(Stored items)
◇ ◇ ◇

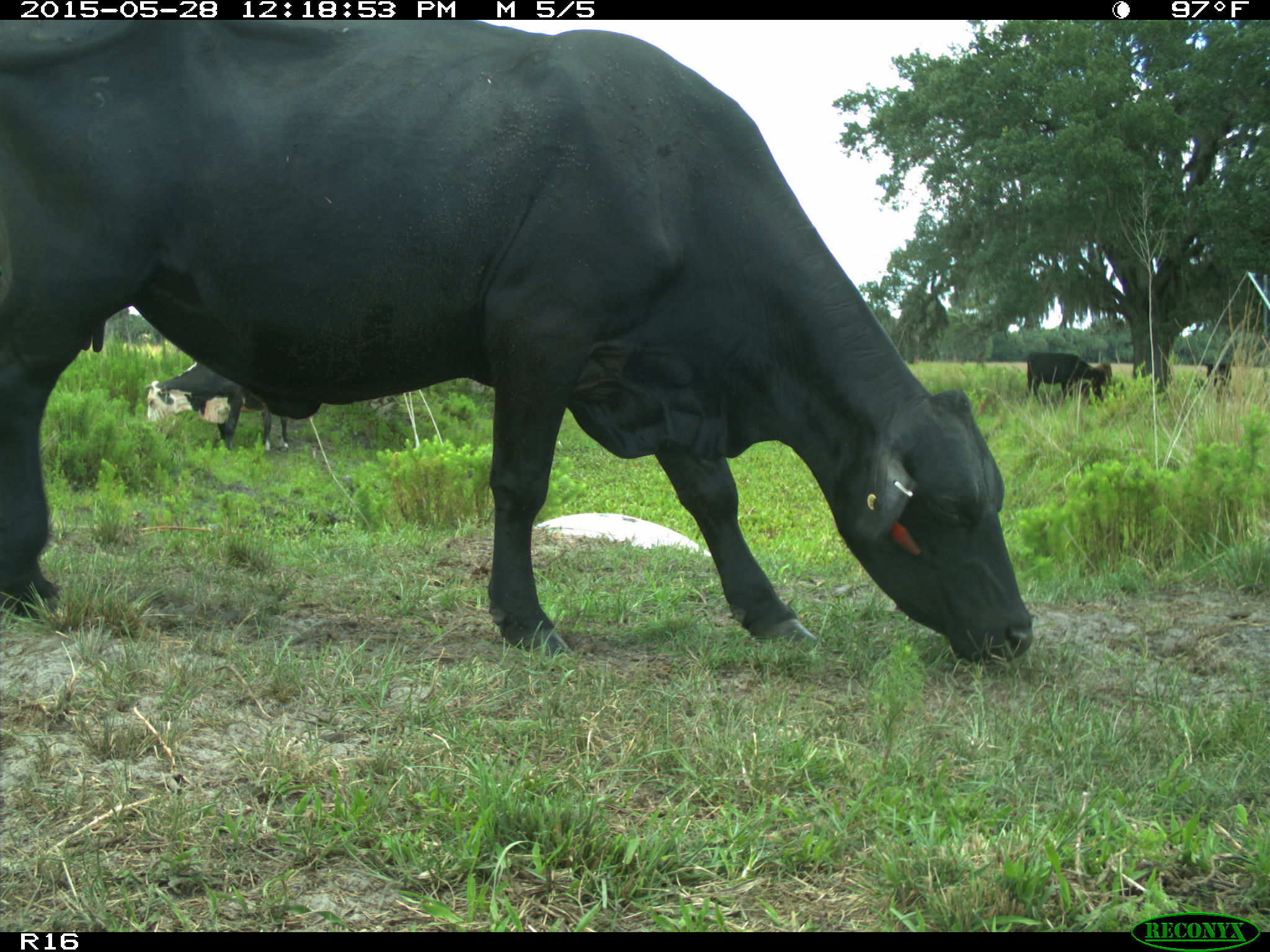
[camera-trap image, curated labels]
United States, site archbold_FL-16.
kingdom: Animalia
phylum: Chordata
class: Mammalia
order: Artiodactyla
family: Bovidae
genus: Bos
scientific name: Bos taurus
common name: domestic cow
Bos taurus (domestic cow).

◇ ◇ ◇

What is required — The response should be the lines from the one containing "phylum: Chordata" through the last line of the data, set down exactly and with no other line.

Written solution —
phylum: Chordata
class: Mammalia
order: Artiodactyla
family: Bovidae
genus: Bos
scientific name: Bos taurus
common name: domestic cow
Bos taurus (domestic cow).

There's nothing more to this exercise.